Explore Hidalgo Square in Ciudad Victoria, Tamaulipas

While exploring the Plaza Hidalgo in Ciudad Victoria, you will come across a variety of architectural styles, some of which include art deco, colonial, gothic, modernist, neoclassical, Porfirian, and rococo.

Explore Hidalgo Square in Ciudad Victoria, Tamaulipas
The kiosk in the Plaza Hidalgo in Ciudad Victoria and in front of it, the post office. Credit: Turismo Tamaulipas / Fernando Olivera Rocha: IG/fruvalcaba

Throughout its history, the ancient Plaza de Armas, now known as Hidalgo, has had several distinguishing centers; among them, its kiosks, the last of which is awaiting eternal life, stand out. Its grounds were ornamented for over a century with rich, wild Indian laurels, where nesting squirrels and magpies were found; these latter birds inspired poems and even the name of a diner.

They added color to the never-ending twilight with their noise. The watchmen ignited a large street lamp with four inside lamps on a pole in the middle of the plaza each afternoon in evening hour. A straightforward Porfirian kiosk with an octagonal pedestal, cast iron balustrades, and a Moorish tin dome then appeared in 1893.

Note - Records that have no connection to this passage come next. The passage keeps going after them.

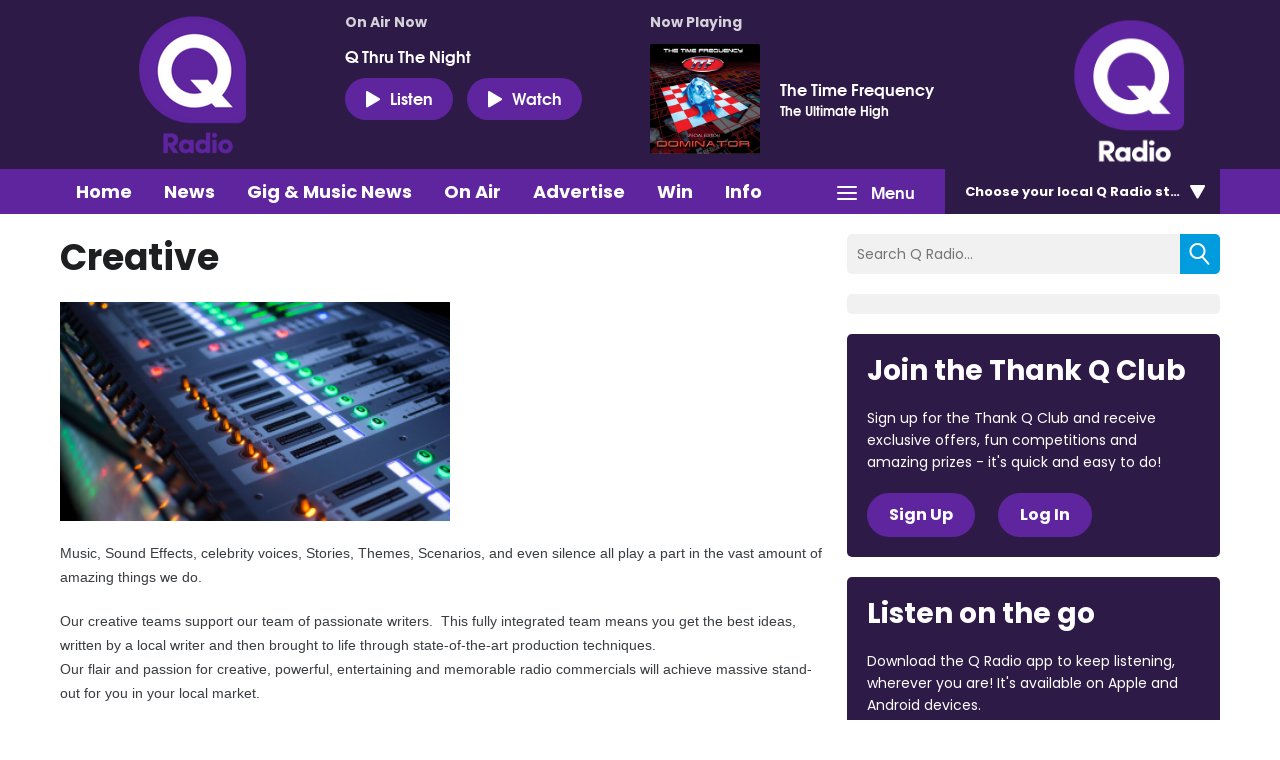

--- FILE ---
content_type: application/javascript
request_url: https://ads.aiir.net/pageads?s=270&path_no_tll=%2Finfo%2Fpromotions%2F&pos%5B%5D=6040&pos%5B%5D=6041&pos%5B%5D=6042&pos%5B%5D=to&pos%5B%5D=cs&service_id=3395&callback=_jsonp_1769909873496
body_size: -46
content:
_jsonp_1769909873496({"src":"arm64"});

The kiosk was replaced by a more fitting colonial-style structure covered in Talavera tiles in 1948 as the city expanded, based on the design of newly arrived architect Enrique León de la Barra Santacilia. After the present Juarez Theater was built, the kiosk was taken down and replaced about 1957 with a straightforward mosaic fountain.

The bronze monument of Don José Bernardo Maximiliano Gutiérrez de Lara, the first Mexican ambassador, and the first governor of the independent state of Tamaulipas, was later erected there in 1974. The city, which had been built and rebuilt several times, yearned for its kiosk, which would restore the romance and character of a provincial city with origins while still being contemporary. In 1992, the kiosk was given back to the city by the capital's municipal council.

Neoclassical style and octagonal shape have on its plinth eight pairs of columns coupled with Corinthian capitals, supporting eight arches, whose cornices are jagged with acanthus leaves, as a modillion. A wrought iron handrail in rust green, which gives access on the east side to a staircase, allows the music band, active since 1896, to continue serenading the peaceful nights of Ciudad Victoria.